RECORDS TO USE: Begin
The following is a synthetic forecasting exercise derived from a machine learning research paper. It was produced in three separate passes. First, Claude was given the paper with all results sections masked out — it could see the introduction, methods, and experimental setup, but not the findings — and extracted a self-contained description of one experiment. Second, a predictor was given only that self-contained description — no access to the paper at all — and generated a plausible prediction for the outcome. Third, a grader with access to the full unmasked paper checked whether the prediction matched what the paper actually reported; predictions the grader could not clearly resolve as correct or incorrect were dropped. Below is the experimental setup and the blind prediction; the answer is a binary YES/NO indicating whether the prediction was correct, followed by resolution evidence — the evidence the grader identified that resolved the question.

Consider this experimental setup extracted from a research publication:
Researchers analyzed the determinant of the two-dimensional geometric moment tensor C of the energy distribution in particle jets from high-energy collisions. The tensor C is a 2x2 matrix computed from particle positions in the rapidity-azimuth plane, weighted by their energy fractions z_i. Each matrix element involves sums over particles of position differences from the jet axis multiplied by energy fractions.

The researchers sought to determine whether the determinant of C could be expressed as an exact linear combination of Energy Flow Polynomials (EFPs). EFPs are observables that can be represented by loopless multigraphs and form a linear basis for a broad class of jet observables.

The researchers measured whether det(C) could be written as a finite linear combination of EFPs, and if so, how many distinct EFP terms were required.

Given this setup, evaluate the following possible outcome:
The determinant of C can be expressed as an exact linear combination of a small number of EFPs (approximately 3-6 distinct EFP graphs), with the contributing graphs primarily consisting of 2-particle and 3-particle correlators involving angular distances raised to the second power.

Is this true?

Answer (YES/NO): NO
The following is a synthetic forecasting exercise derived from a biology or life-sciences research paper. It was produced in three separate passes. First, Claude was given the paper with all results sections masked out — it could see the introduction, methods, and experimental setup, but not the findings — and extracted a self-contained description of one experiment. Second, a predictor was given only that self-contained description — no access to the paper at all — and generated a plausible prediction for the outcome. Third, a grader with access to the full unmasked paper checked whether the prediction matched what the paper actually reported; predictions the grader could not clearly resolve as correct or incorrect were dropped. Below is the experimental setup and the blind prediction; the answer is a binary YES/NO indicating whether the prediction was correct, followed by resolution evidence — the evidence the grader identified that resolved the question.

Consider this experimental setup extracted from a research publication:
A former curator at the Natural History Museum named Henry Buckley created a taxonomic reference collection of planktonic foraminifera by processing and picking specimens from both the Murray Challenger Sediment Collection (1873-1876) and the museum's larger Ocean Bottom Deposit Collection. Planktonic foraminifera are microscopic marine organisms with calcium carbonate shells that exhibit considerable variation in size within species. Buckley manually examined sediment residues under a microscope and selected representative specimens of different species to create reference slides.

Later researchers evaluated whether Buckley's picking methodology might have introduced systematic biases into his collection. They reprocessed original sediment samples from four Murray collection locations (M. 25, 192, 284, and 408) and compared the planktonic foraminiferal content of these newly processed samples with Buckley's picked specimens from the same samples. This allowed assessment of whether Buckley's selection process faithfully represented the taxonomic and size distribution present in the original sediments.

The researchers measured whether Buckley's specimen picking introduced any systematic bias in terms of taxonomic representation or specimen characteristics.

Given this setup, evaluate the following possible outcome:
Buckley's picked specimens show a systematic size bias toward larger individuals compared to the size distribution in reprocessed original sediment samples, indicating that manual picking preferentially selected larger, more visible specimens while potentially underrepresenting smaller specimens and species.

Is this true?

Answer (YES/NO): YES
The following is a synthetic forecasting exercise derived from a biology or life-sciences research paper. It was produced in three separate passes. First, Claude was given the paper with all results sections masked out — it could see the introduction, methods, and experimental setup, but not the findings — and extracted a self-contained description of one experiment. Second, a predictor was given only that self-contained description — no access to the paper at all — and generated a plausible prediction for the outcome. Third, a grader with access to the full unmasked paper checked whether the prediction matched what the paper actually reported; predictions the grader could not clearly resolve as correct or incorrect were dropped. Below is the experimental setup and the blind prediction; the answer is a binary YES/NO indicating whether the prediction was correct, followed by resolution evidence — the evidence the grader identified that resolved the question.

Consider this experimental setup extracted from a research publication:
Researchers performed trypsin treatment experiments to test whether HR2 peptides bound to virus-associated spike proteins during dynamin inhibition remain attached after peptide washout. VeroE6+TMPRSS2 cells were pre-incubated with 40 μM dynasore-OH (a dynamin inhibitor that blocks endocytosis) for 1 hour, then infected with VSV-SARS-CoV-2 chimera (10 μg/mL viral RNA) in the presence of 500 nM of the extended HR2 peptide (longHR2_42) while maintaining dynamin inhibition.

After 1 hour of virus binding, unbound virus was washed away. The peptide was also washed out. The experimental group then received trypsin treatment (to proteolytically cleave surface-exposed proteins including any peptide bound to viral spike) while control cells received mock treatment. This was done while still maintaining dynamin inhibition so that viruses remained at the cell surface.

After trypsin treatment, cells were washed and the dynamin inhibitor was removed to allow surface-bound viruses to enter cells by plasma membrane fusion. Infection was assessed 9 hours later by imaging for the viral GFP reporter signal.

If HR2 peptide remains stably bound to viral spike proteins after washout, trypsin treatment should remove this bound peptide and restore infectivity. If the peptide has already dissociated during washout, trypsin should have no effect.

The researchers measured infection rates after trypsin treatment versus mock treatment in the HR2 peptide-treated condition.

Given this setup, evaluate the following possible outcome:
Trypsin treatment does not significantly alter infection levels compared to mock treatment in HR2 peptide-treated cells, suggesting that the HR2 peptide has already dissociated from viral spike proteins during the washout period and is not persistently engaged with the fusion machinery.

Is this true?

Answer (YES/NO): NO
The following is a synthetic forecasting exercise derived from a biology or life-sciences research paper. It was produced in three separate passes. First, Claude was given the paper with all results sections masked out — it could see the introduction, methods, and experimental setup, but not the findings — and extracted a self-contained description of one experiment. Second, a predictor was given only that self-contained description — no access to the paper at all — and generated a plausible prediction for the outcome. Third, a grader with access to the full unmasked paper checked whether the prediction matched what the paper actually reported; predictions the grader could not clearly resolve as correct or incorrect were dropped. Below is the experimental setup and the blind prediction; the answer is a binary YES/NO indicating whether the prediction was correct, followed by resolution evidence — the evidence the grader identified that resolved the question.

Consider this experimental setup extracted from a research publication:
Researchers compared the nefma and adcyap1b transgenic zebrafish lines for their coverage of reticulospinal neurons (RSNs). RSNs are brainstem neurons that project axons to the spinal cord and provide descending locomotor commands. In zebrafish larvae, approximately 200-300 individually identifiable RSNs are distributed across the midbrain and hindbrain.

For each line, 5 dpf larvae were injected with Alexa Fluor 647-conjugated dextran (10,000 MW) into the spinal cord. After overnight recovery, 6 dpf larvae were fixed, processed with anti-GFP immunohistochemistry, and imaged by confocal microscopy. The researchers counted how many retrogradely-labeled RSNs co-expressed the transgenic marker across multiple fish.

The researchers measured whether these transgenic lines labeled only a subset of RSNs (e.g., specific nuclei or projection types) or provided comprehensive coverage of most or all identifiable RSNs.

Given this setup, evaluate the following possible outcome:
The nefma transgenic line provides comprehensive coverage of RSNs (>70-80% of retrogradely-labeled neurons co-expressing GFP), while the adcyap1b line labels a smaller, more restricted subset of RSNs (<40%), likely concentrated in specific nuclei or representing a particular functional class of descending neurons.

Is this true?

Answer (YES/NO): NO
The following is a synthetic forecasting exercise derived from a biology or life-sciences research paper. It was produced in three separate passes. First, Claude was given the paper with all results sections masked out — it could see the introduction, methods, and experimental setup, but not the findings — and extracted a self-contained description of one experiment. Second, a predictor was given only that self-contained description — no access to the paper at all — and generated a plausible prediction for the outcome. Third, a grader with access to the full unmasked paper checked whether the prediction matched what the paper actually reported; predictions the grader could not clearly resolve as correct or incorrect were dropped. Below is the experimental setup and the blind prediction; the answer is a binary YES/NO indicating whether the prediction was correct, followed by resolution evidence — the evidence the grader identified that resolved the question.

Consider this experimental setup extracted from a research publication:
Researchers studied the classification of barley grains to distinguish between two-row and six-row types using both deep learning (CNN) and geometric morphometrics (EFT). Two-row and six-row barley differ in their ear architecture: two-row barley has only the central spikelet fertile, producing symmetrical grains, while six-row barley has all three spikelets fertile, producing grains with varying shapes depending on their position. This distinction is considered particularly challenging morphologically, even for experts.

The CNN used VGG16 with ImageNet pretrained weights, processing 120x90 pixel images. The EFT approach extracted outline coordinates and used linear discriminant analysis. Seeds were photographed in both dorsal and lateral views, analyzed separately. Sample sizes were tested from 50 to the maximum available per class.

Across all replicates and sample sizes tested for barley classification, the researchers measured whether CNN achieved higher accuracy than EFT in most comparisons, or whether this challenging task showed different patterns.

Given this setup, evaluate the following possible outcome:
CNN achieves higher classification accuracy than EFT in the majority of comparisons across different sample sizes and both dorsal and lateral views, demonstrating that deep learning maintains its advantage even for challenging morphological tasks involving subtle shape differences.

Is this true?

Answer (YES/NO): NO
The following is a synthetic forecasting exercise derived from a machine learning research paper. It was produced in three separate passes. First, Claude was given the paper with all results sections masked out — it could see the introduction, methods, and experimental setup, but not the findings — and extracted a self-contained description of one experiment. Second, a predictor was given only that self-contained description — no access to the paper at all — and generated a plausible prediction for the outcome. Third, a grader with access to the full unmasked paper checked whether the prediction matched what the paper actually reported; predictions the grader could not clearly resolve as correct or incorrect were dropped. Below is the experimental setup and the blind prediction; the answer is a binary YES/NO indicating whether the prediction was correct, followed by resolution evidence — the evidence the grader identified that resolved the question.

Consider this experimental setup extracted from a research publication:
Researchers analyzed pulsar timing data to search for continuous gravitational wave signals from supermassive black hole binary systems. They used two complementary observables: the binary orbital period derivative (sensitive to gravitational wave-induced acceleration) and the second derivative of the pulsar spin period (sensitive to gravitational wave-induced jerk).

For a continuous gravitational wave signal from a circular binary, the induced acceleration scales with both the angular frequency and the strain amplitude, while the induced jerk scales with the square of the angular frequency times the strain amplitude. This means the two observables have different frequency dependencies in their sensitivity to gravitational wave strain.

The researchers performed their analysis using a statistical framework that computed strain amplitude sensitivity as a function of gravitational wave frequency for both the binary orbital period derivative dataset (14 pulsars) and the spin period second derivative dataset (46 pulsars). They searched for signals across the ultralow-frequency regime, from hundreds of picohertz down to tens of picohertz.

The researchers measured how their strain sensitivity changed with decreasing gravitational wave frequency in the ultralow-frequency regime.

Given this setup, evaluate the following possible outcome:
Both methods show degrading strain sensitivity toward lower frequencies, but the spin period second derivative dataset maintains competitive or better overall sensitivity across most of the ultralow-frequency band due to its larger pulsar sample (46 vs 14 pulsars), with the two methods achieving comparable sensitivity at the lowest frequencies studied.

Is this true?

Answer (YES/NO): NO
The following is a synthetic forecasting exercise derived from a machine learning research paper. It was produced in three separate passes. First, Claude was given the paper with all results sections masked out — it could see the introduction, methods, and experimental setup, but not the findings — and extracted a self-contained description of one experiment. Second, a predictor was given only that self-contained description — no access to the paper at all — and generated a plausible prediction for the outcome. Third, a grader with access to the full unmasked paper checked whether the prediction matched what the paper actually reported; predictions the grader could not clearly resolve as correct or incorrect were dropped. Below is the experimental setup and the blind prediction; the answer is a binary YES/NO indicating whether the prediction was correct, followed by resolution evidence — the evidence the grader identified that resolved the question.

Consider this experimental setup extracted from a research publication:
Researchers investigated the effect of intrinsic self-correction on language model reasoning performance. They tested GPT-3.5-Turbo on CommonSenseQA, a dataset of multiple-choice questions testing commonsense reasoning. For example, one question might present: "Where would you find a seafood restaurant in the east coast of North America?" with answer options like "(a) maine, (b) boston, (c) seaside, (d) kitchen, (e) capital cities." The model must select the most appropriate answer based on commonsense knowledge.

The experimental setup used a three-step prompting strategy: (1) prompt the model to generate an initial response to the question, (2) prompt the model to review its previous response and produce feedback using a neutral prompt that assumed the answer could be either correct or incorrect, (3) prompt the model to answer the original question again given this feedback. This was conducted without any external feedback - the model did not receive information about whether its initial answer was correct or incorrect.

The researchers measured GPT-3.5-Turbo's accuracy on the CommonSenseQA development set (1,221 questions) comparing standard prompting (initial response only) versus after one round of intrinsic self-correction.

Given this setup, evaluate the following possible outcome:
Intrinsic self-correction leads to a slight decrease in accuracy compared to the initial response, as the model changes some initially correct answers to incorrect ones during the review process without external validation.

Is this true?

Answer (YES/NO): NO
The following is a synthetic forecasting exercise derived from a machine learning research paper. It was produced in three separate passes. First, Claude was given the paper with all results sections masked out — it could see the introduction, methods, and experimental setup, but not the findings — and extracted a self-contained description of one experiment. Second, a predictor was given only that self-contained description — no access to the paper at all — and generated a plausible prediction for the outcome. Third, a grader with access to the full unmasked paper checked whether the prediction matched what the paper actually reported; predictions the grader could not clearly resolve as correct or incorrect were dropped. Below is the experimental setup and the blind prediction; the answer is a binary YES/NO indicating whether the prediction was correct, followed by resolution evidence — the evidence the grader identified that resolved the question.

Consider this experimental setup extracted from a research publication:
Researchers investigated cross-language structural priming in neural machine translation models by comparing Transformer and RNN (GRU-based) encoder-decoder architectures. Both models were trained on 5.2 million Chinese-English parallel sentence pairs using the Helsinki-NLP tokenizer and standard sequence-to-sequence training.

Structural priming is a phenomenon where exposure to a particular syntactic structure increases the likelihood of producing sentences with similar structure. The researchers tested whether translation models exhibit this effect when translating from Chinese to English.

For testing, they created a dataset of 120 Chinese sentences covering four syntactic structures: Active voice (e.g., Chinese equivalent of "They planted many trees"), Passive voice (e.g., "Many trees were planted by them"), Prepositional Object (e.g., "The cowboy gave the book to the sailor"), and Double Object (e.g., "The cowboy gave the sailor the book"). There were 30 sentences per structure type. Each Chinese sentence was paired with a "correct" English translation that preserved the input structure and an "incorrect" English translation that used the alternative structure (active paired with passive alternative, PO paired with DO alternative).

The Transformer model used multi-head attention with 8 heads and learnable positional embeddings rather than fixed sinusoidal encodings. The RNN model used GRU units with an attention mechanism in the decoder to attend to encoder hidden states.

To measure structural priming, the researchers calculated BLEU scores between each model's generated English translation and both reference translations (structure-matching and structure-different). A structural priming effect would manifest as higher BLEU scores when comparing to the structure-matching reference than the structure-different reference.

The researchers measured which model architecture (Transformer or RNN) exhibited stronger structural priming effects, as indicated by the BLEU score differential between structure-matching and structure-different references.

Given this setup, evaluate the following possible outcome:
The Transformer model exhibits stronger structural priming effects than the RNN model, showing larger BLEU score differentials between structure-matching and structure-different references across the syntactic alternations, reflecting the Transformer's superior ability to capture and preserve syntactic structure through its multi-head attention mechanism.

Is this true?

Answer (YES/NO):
RECORDS TO USE: End
--- ASSIGNED TASK ---
Where does "comparisons" appear in the listing? Show every line that has it.

--- REPLY TO THE EXERCISE ---
Across all replicates and sample sizes tested for barley classification, the researchers measured whether CNN achieved higher accuracy than EFT in most comparisons, or whether this challenging task showed different patterns.
CNN achieves higher classification accuracy than EFT in the majority of comparisons across different sample sizes and both dorsal and lateral views, demonstrating that deep learning maintains its advantage even for challenging morphological tasks involving subtle shape differences.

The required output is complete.